By Sarah Scinto
If you were to log on to Tumblr, the popular social blogging site, and scroll through some of the top posts, you might notice a trend. The bloggers of Tumblr are primarily millenials, people born after 1980 who came of age in the new millennium. However, despite the age of the site’s users, Tumblr is overflowing with photos and content reminiscent of eras past, particularly the style and art of the 1920s.
This generation has harnessed new media to recall and aggregate evidence of old media through photos, scanned documents, and even film clips that are sometimes converted into moving image files known as gifs.
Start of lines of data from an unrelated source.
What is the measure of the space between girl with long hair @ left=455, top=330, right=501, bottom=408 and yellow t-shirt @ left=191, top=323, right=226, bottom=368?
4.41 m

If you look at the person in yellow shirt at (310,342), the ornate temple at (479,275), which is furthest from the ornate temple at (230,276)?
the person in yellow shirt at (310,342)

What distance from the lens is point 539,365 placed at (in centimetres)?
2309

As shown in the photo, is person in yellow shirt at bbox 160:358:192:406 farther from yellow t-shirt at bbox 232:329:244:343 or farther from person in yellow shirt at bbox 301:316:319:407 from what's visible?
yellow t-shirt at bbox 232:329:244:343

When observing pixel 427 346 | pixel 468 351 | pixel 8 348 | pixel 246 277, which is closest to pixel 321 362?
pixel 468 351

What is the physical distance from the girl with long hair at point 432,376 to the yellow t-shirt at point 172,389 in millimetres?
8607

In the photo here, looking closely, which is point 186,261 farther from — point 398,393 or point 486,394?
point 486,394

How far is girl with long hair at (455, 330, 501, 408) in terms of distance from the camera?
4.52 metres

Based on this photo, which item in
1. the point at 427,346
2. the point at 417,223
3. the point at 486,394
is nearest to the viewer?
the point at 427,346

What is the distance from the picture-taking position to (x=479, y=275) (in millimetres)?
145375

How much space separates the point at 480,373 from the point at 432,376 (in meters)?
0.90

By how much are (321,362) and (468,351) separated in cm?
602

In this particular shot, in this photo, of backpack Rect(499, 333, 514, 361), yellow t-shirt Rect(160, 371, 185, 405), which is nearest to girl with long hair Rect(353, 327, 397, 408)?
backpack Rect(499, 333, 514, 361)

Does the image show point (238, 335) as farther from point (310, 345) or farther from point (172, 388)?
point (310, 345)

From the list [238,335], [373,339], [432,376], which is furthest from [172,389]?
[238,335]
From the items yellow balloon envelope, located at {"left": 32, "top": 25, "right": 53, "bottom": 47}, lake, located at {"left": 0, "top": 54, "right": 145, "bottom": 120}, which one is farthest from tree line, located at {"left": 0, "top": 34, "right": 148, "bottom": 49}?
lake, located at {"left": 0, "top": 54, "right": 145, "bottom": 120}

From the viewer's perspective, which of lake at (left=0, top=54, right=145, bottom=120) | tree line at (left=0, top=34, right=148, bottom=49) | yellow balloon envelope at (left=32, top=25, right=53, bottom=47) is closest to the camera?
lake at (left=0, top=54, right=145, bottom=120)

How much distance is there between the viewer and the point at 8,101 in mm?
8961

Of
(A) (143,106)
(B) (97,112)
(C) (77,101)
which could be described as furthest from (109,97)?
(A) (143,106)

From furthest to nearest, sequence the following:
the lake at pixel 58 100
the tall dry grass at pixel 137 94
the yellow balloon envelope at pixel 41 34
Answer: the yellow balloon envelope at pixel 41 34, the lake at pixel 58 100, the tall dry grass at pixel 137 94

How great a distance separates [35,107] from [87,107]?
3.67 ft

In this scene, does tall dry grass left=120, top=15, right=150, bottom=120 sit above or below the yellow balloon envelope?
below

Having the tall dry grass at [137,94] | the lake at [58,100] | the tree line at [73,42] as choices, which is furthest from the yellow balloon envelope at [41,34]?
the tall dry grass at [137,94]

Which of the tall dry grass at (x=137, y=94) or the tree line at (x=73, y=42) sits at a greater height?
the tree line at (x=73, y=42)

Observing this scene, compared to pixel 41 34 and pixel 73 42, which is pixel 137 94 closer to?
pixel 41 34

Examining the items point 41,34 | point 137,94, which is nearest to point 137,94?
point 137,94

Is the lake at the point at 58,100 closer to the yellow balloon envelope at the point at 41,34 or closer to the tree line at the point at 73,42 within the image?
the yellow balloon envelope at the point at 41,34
Further digging through the Tumblr dashboard might lead you to a blog dedicated specifically to silent film intertitles, spreading their quirk words of wisdom through a medium their creators could scarcely imagine.
It seems that this generation has latched to the “vintage” culture of the 20s; it is not uncommon to see people dressing as flappers for Halloween or toting their copies of The Great Gatsby as they travel (perhaps with one of the Barnes and Noble bags that prominently display the novel’s cover). In fact, I have heard the term “Gatsby Party” used in conversation among multiple circles of people, and I’m certain this will only continue with the release of a new film adaptation of the novel. One of my best friends once dreamed of holding a Gatsby style speakeasy party for her 21st birthday and carries her books in a Kate Spade bag sporting one design of the novel’s many covers.
When Michael Hazanavicius’s The Artist hit screens in 2011, no one expected the quirky, silent, black and white film to become the runaway success it did. It began in limited release, taking up space in independent movie theatres, until the buzz surrounding it grew and prompted a wide, mainstream release of the film. In a time when we are told that people’s attention spans have greatly diminished, the fact that a 100 minute film with no spoken words whatsoever could hold and captivate an audience’s attention is nothing short of remarkable.
I typically pay attention to independent releases, but when The Artist hit theatres, I was far from the only person who knew about it. People my age were blogging, posting, and tweeting about a film that you’d assume they’d ignore in favor of the latest superhero blockbuster. One of my friends, who had recently dragged me to see Transformers 3, asked if I wanted to see The Artist with her, much to my pleasant surprise.
It seems my friends knew something about film after all. By the end of its theatrical run, The Artist achieved much more than success at the box office. This film from a bygone era left the 2012 Academy Awards with 5 statuettes, including the award for Best Motion Picture.
Our film, the 1922 Flesh and Spirit, comes from the silent film tradition that The Artist honored, emulated, and made wildly popular once again. While the silent style of The Artist may seem like a quirky novelty to today’s audiences who are so accustomed to full sound and color, actual films from the 20s era were silent out of necessity. Flesh and Spirit did push the boundaries of filmmaking in its time: innovations in special effects allowed the makers of Flesh and Spirit to create ghostly touches. Drawers open and close on their own and characters appear translucent long before the advent of the sleek, seamless, computerized special effects moviegoers have become accustomed to.
With the resurgence of 20s culture and interest in silent filmmaking, it seems as though we could not have chosen a better time to screen Flesh and Spirit. It is a part of the silent film culture that informed the making of The Artist, and if one small, silent film can win the Academy Award, who’s to say our little screening won’t be wildly popular among the Wilkes-Barre community and beyond?